Segundo comissão, 75% dos 69 mil mortos entre 1980 e 2000 eram indígenas; militares criticam conclusões

Índio foi a maior vítima da guerra peruana

Vera Lentz - 13.nov.1983/France Presse
Camponesa chora durante a exumação de mortos em chacina em Ayacucho, nos Andes peruanos


DA REDAÇÃO

Relatório entregue ontem pela Comissão Verdade e Reconciliação ao presidente do Peru, Alejandro Toledo, revela que os indígenas representam 75% dos mortos e desaparecidos durante duas décadas de guerra interna entre forças do governo e grupos terroristas, principalmente o Sendero Luminoso. A comissão estimou em 69 mil o número de mortos e desaparecidos entre 1980 e 2000.
Cerca de 45% da população do país é indígena, formando o maior grupo étnico-racial peruano. Os mestiços de índios com brancos formam 37%. Brancos representam 15% dos peruanos; outros grupos, 3%.
De acordo com o relatório, resultado de uma investigação que levou cerca de dois anos, o grupo terrorista de ultra-esquerda Sendero Luminoso, de orientação maoísta, é o principal responsável pelo conflito interno.

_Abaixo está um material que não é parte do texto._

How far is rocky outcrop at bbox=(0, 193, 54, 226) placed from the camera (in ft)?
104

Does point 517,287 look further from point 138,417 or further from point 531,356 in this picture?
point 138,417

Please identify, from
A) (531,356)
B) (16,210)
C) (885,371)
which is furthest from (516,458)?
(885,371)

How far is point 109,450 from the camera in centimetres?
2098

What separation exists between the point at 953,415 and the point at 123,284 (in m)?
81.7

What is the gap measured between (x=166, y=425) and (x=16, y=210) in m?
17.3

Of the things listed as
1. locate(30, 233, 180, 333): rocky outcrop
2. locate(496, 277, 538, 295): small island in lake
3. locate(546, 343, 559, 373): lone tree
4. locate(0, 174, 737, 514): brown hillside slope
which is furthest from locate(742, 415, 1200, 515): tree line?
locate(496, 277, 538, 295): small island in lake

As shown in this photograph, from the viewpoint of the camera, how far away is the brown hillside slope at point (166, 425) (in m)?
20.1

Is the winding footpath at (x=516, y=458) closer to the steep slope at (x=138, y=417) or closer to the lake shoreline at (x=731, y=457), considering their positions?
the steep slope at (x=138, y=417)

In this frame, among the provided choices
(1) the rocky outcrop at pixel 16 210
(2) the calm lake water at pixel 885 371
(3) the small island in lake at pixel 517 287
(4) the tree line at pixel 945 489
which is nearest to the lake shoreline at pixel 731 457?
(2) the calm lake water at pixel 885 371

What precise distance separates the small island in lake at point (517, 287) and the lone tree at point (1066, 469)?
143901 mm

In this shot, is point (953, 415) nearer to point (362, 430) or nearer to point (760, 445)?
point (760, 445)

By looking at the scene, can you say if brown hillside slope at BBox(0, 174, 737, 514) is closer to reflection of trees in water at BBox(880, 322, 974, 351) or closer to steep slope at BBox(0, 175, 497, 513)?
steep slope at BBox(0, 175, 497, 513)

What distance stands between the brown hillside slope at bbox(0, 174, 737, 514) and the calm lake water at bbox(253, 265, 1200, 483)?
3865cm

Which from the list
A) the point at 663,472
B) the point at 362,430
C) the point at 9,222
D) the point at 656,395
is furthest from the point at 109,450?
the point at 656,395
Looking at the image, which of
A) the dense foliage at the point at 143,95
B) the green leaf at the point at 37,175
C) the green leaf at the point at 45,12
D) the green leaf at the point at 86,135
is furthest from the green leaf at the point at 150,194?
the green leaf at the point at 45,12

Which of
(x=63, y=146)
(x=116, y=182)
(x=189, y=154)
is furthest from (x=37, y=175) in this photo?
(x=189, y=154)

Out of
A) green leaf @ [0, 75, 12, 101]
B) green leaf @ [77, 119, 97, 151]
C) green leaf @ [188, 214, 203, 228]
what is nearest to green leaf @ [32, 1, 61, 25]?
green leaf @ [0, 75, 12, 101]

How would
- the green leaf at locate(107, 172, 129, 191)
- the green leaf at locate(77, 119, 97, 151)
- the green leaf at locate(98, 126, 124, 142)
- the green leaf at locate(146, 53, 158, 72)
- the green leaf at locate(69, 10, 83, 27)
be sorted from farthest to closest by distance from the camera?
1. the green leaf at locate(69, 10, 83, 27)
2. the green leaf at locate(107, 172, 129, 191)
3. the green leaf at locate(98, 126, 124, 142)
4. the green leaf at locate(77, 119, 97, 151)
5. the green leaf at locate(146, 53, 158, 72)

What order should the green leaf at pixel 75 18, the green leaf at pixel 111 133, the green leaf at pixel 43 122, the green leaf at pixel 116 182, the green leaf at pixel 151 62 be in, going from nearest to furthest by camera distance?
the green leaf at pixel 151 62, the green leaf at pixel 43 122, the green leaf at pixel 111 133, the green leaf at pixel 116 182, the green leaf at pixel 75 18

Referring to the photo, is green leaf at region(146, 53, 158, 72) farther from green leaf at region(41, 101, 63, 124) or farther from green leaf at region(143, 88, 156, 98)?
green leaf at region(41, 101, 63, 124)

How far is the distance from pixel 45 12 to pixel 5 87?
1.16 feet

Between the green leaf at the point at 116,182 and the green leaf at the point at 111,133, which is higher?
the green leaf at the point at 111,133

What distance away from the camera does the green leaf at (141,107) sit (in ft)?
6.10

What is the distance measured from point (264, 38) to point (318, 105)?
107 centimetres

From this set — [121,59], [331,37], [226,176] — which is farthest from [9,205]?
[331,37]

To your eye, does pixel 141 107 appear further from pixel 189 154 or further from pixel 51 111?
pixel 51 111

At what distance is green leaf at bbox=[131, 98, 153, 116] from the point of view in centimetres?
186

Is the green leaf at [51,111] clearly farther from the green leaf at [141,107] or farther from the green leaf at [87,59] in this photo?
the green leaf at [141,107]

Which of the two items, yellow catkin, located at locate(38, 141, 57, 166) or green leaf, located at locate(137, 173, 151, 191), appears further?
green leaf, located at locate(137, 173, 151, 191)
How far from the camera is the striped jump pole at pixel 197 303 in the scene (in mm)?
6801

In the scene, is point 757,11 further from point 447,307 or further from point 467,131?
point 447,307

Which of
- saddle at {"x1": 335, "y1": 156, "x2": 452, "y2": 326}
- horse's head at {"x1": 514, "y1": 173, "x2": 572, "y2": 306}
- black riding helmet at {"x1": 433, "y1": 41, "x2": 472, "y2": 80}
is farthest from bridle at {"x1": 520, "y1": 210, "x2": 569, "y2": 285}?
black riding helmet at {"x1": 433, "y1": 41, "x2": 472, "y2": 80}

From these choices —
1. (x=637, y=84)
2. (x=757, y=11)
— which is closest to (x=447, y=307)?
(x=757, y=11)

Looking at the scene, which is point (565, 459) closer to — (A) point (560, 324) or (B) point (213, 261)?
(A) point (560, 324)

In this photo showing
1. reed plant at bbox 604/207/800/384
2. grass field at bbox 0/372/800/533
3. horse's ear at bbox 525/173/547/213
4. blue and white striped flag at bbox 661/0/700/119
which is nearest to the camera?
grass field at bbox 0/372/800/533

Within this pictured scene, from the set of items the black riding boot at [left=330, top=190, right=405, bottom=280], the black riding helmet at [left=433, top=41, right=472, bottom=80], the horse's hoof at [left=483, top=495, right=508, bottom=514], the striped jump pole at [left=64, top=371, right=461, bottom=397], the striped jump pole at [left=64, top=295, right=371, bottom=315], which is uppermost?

São atribuídas ao grupo 54% das mortes ocorridas no período.
A violência no Peru teve início em maio de 1980, quando o Sendero deu início a uma insurgência, usando o terror para forçar camponeses a ajudar o grupo a derrubar o governo do país.
O Exército, pego de surpresa pelo Sendero, suspeitava que muitos povoados do altiplano peruano apoiassem a guerrilha e respondeu com uma brutal campanha contra comunidades indígenas.
Um dos principais problemas do Exército era a falta de intérpretes de quéchua, a principal língua nativa do país, fazendo com que os índios fossem tratados praticamente como estrangeiros.
"Se o país aprender alguma coisa com essa experiência, deverá ser que a violência não é o problema, e sim a manifestação de questões mais profundas -racismo, discriminação e a existência de cidadãos de segunda classe", disse Nelson Manrique, sociólogo que trabalhou na comissão.
A comissão também afirma que o ex-presidente Alberto Fujimori tem responsabilidade penal em assassinatos, desaparições forçadas e massacres realizados por um esquadrão da morte denominado Colina.
No período, o Peru foi governado por Fernando Belaúnde Terry (1980-1985), Alan García (1985-1990), hoje o principal líder da oposição, e Fujimori (1990-2000).

Reações
Diversos oficiais militares aposentados advertiram ontem que estavam insatisfeitos com os planos da comissão de indicar mais de cem militares supostamente envolvidos em abusos aos direitos civis. Os nomes não foram divulgados no relatório de ontem.
"Ninguém está dizendo que não deveria haver uma investigação, mas estamos pedindo objetividade e que as Forças Armadas não sejam tratadas como genocidas", disse o general aposentado Germán Parra, presidente de uma associação de oficiais aposentados.
"Não me arrependo de nada. Se eu tivesse de usar a mesma estratégia anti-subversiva de novo hoje, faria sem hesitação", disse o general da reserva Clemente Noel, que comandou em 1983 as forças do Exército em Ayacucho, a região mais atingida pelo conflito.
Apesar do descontentamento, analistas acreditam que as Forças Armadas peruanas aceitarão as conclusões da comissão.
Os partidos políticos que estavam no poder durante a guerra interna também criticaram a comissão e questionaram os números divulgados -estimativas anteriores giravam em torno de 20 mil a 40 mil mortos.
"A comissão conseguiu colocar na cadeira dos réus aqueles que venceram a guerra contra o terrorismo", disse o deputado conservador Jose Caballero.
O deputado Jorge del Castillo, do Partido Aprista Peruano (agremiação liderada por Alan García), disse que a projeção estatística deveria ser aceita "com reservas".
Sobre a responsabilidade dos governos da época com mortes e violações aos direitos humanos, Del Castillo admite que isso existiu, mas que se trata de responsabilidade política, e não penal.